Please… read the article before commenting? The referenced 3.0 GB file “AppData\Local\Chromium\User Data\Default\File System” was NOT a Cache File, but stored in the “Cookies and other site data” File System. And if Chrome is like Firefox, the Cache File has a default size of 350 MB limit for the size of the Cache File, before it automatically clears the file.
Did you ever download one of the Win10 iso’s from Mega by chance? I know there is a bug (or has been) where all of the temp files created by Mega are not deleted once the download is complete.
The size of File System folder is : 2.58 MB.
That file is present due to how mega.co.nz stores files as you download them. This functionality/process wasn’t available in Firefox (back in 2013) which is why Mega stated users needed to user Chrome. Later on, FF addressed the issue and Mega created an extension that increased the security.

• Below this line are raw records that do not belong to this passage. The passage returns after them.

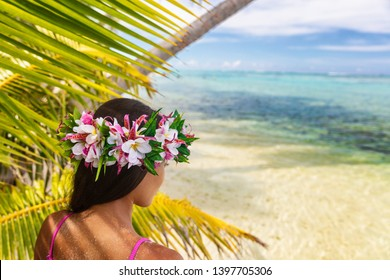 Hawaii beach woman luau dancer relaxing wearing wreath of fresh flowers on Tahiti Bora Bora, French Polynesia.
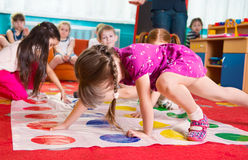 Cute toddlers playing in twister game. At kindergarten royalty free stock photo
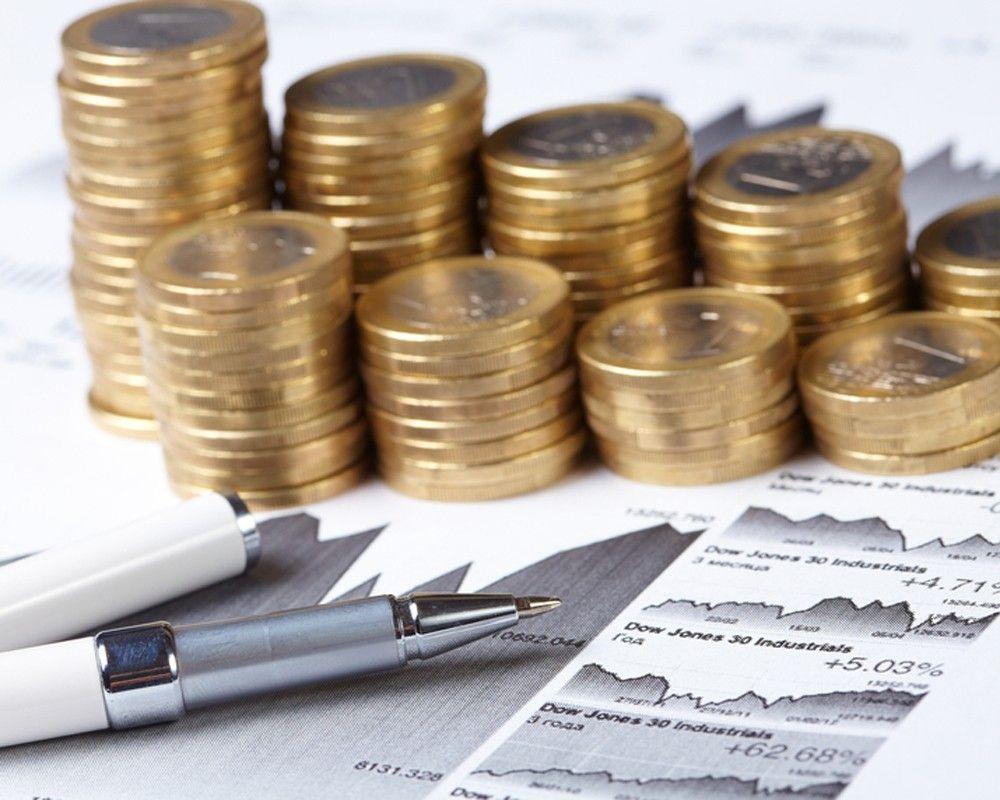 Стопки золотых монет на фоне изображений графиков и арсчётов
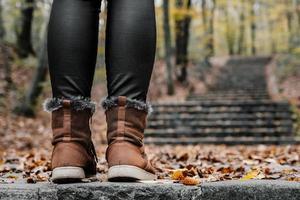 Woman's legs wearing winter shoes
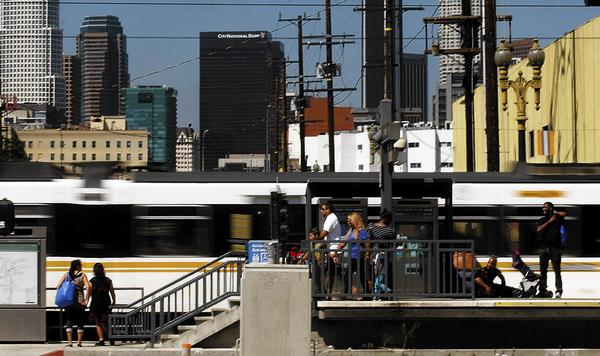 Metro Blue Line cars zip past a station near Washington Boulevard and Flower Street, where the Blue Line converges with the Expo Line. After the Expo Line opened, Angelenos who lived within a half-mile of a station tripled their rail ridership and reduced their daily driving by 40%, a USC study found.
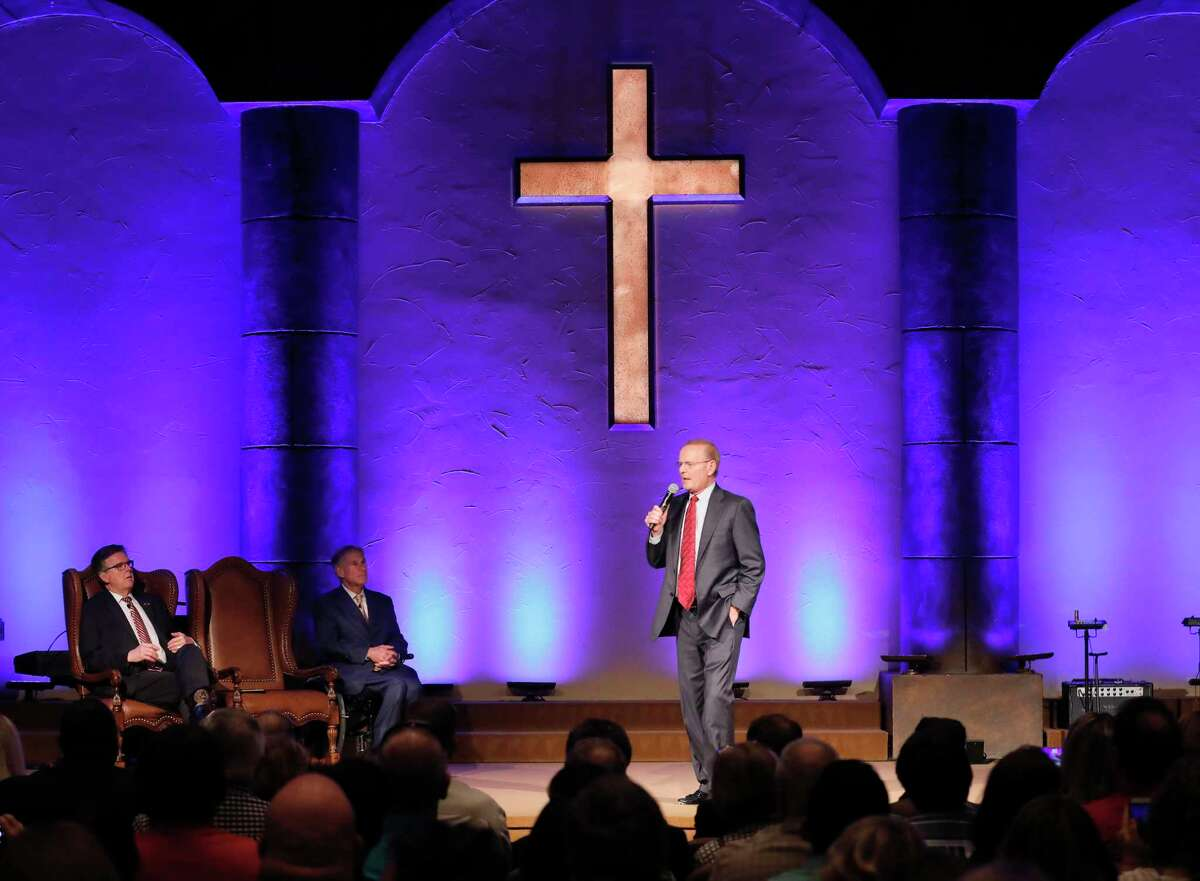 Grace Church senior pastor Dr. Steve Riggle speaks to the congregation as Governor Greg Abbott (center) and Lt. Governor Dan Patrick (left) attend the SB 24 signing ceremony during the 11:00 am worship service at Grace Church, The Woodlands on Sunday, May 21, 2017.
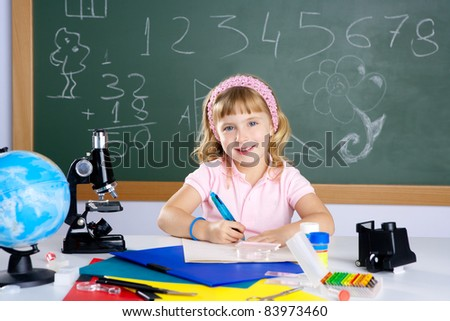 children little girl at school classroom with microscope in science class - stock photo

As I understand it, the file Martin points out is a container for the file being downloaded, and once the download is complete, the file is re-written from the container to a new, separate file. The container remains, and I don’t believe there is any vacuuming, reindexing, etc performed on it. It simply sits there and continues to grow larger, or spawn off another container file that eats up more space.
If you search Google with that directory path and ‘mega’ you’ll see dozens of hits covering the same topic.
This is one of several reasons I dumped Chrome and went back to Firefox. Chrome has become all about the bloat. It was taking up (on my system) over 1GB of memory with only a handful of tabs open. It keeps prior versions of itself in a folder on the C drive. It adds 4 or 5 items to system startup. it tries to stay running when closed (some silly bell icon in the systray). It bloats its cache, it bloats this file system folder.
Many programs have little or no respect for smaller SSD drives and take up crazy amounts of space needlessly (relative to what the app is for). there is no way a web browser should be occupying as much space as a AAA video game!